──────── Passage shown ────────

Hakgala Botanical Garden is one of the five botanical gardens in Sri Lanka. The other four are Peradeniya Botanical Garden, Henarathgoda Botanical Garden, Mirijjawila Botanical Garden and Seetawaka Botanical Garden. It is the second largest botanical garden in Sri Lanka. The garden is contiguous to Hakgala Strict Nature Reserve.

Location and climate
Hakgala Botanical Garden is situated on the Nuwara Eliya-Badulla main road, 16 km from Nuwara Eliya. The garden has a cool temperate climate because of altitude is 5,400 feet above sea level. The mean annual temperature ranges between 16 °C to 30 °C during the course of a year. From December to February it has a cold climate, while the warm climate persists from April to August.

History
The garden was established in 1861, under George Henry Kendrick Thwaites as an experimental cultivation of Cinchona, a commercial crop thriving at the time. Once after the Tea replaced the Cinchona, it was turned into an experimental Tea cultivation. In 1884 it transformed into a garden. Since then many subtropical and some temperate plants were planted in the gardens.

────────

• [Explore the material]:
a – Reproduce the stretch of the passage on Hakgala Botanical Garden from "Location and climate" through "in the gardens.", word for word.
b – Translate this sentence from the passage on Hakgala Botanical Garden into Spanish: "It is the second largest botanical garden in Sri Lanka."

──────── Given information ────────

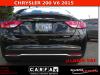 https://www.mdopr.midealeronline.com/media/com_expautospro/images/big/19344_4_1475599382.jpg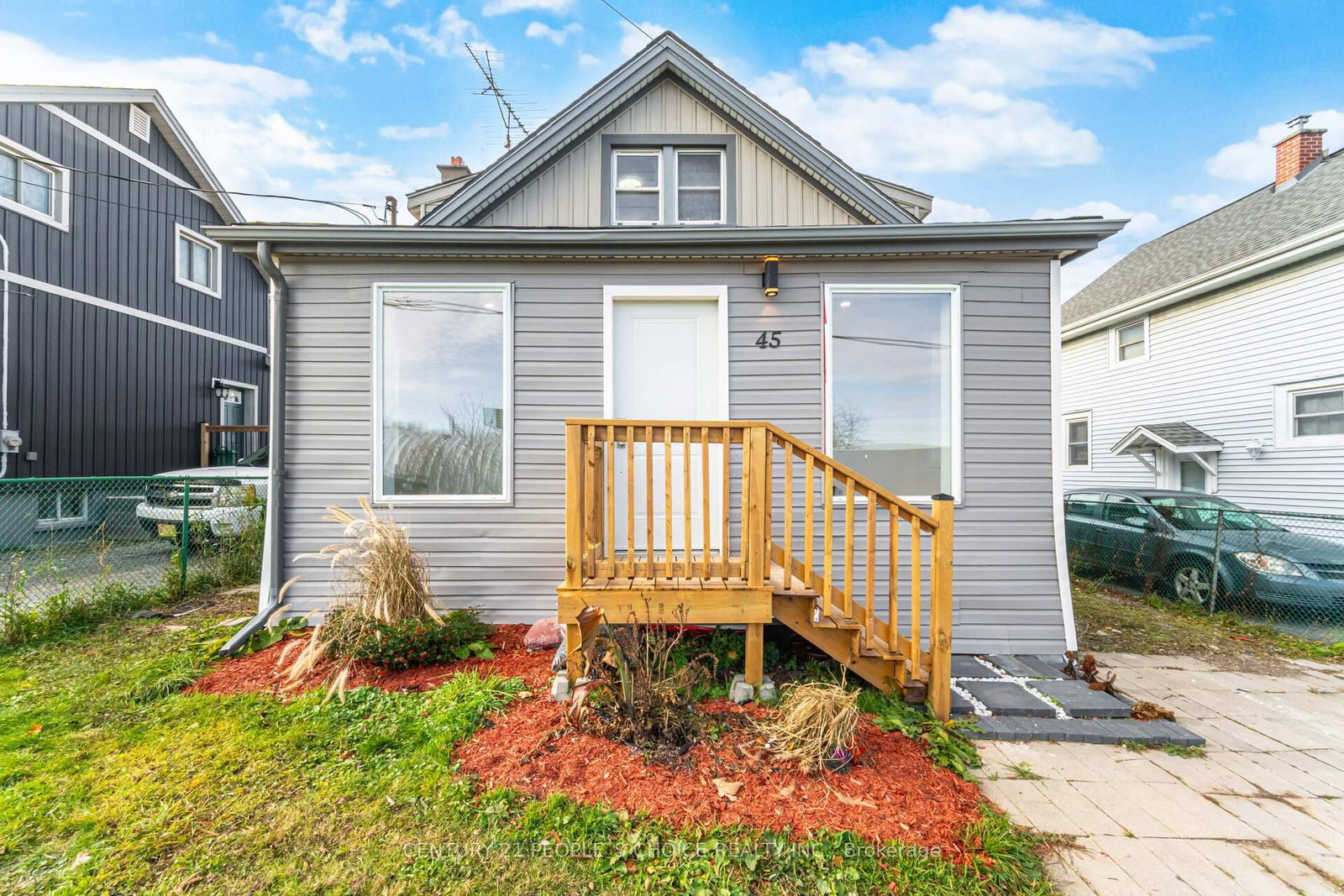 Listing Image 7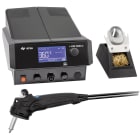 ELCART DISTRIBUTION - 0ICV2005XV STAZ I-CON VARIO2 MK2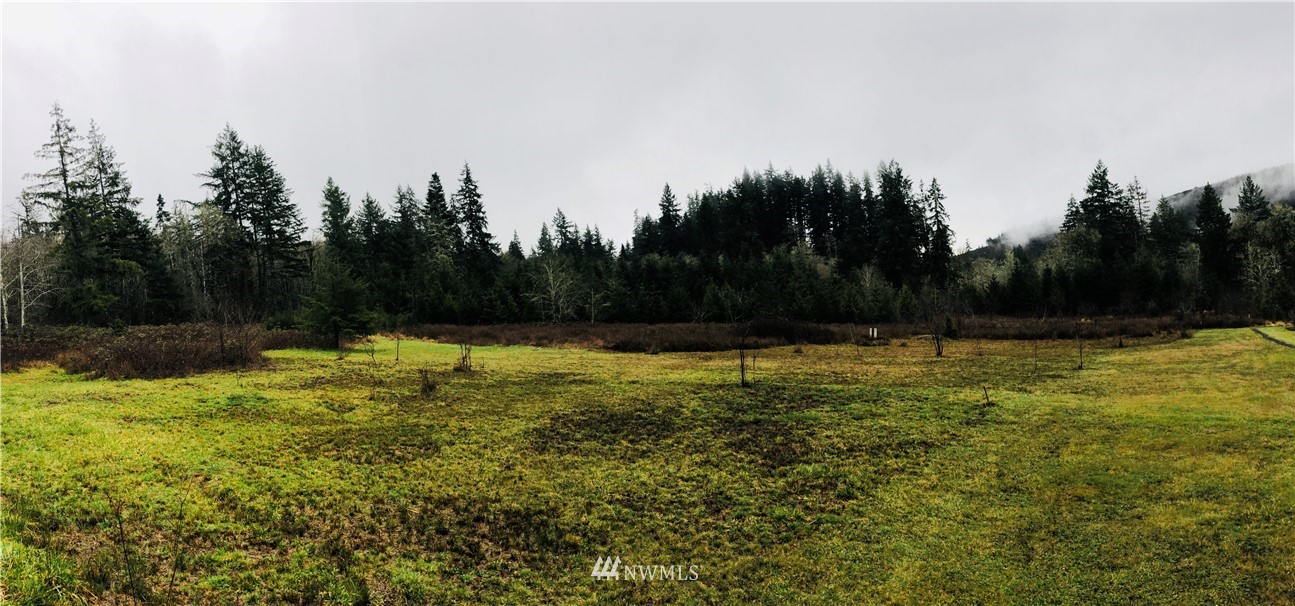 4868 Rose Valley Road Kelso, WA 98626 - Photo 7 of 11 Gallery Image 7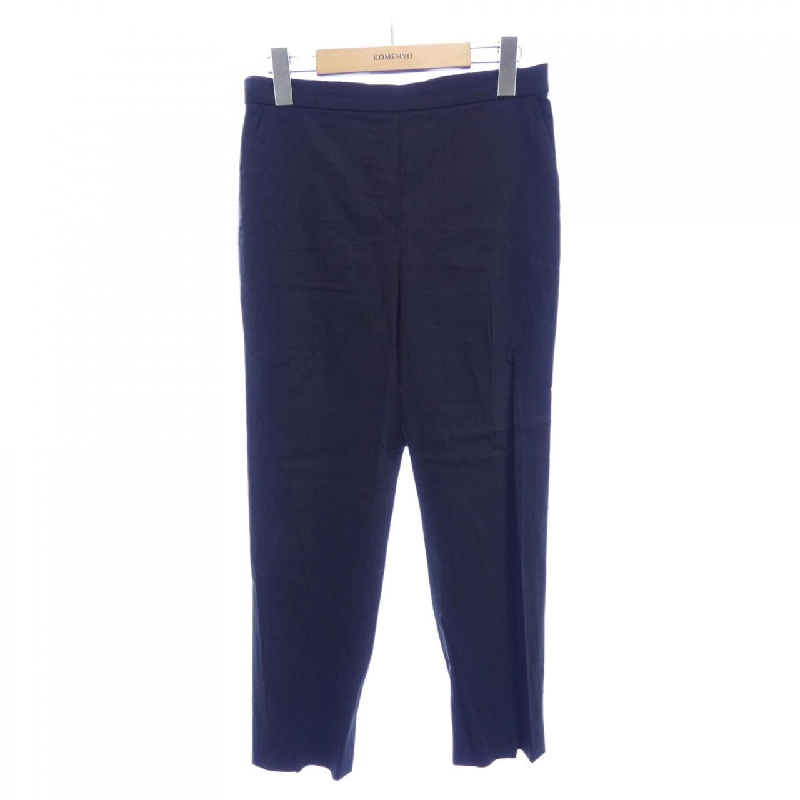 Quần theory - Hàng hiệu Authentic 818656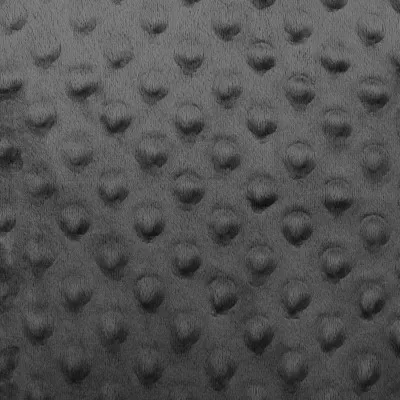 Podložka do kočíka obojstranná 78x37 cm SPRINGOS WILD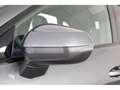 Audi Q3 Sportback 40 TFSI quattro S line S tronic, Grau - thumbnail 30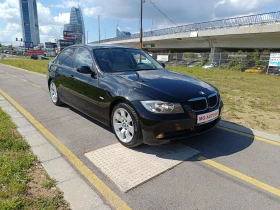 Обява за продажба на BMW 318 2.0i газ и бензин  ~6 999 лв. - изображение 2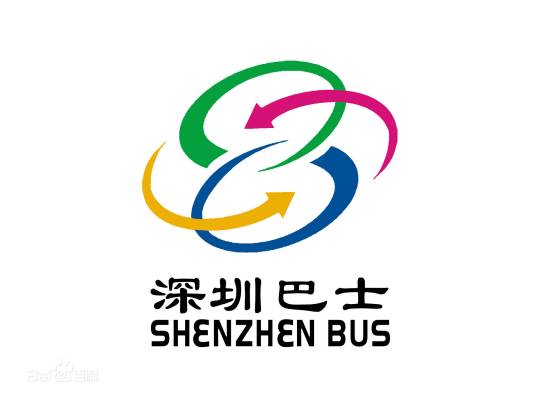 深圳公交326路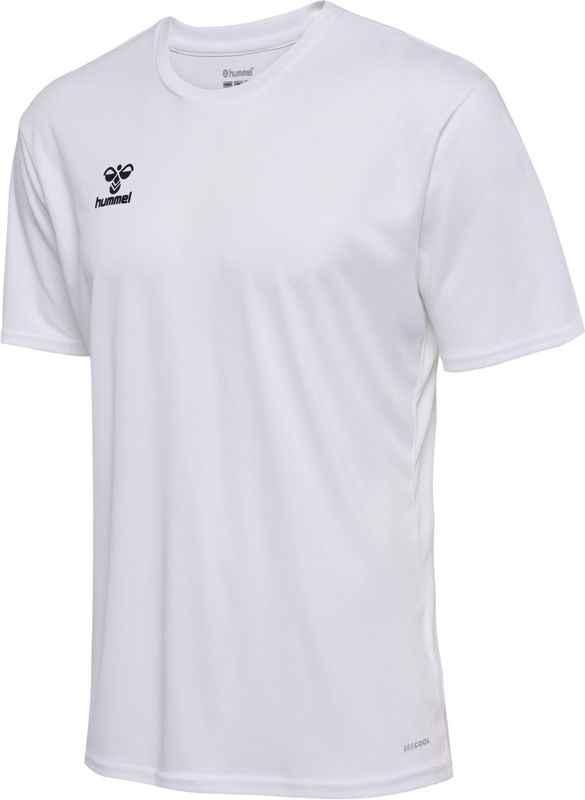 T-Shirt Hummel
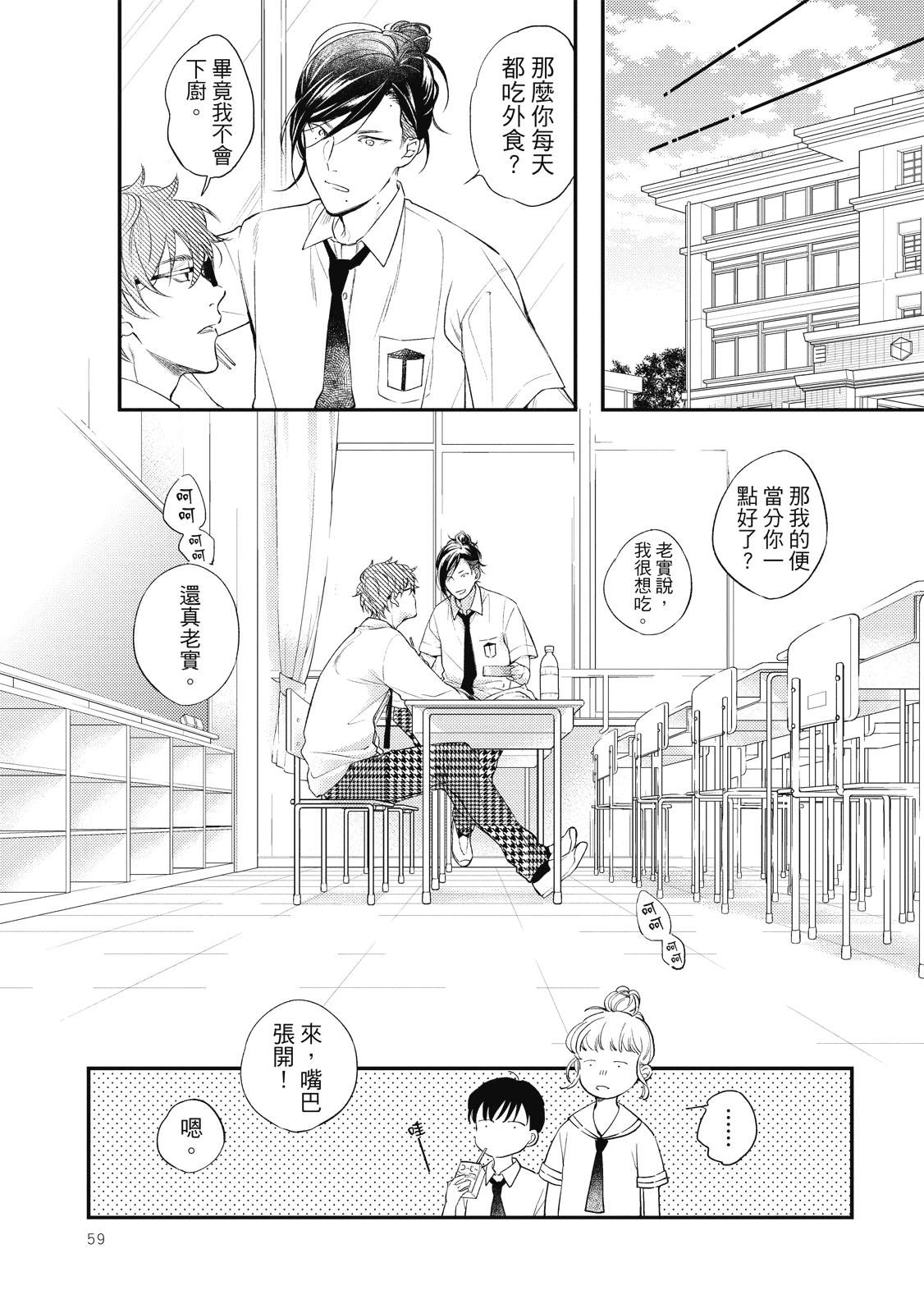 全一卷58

────────

• [Per-task outputs]:
a –
Location and climate
Hakgala Botanical Garden is situated on the Nuwara Eliya-Badulla main road, 16 km from Nuwara Eliya. The garden has a cool temperate climate because of altitude is 5,400 feet above sea level. The mean annual temperature ranges between 16 °C to 30 °C during the course of a year. From December to February it has a cold climate, while the warm climate persists from April to August.

History
The garden was established in 1861, under George Henry Kendrick Thwaites as an experimental cultivation of Cinchona, a commercial crop thriving at the time. Once after the Tea replaced the Cinchona, it was turned into an experimental Tea cultivation. In 1884 it transformed into a garden. Since then many subtropical and some temperate plants were planted in the gardens.

b – Es el segundo jardín botánico más grande de Sri Lanka.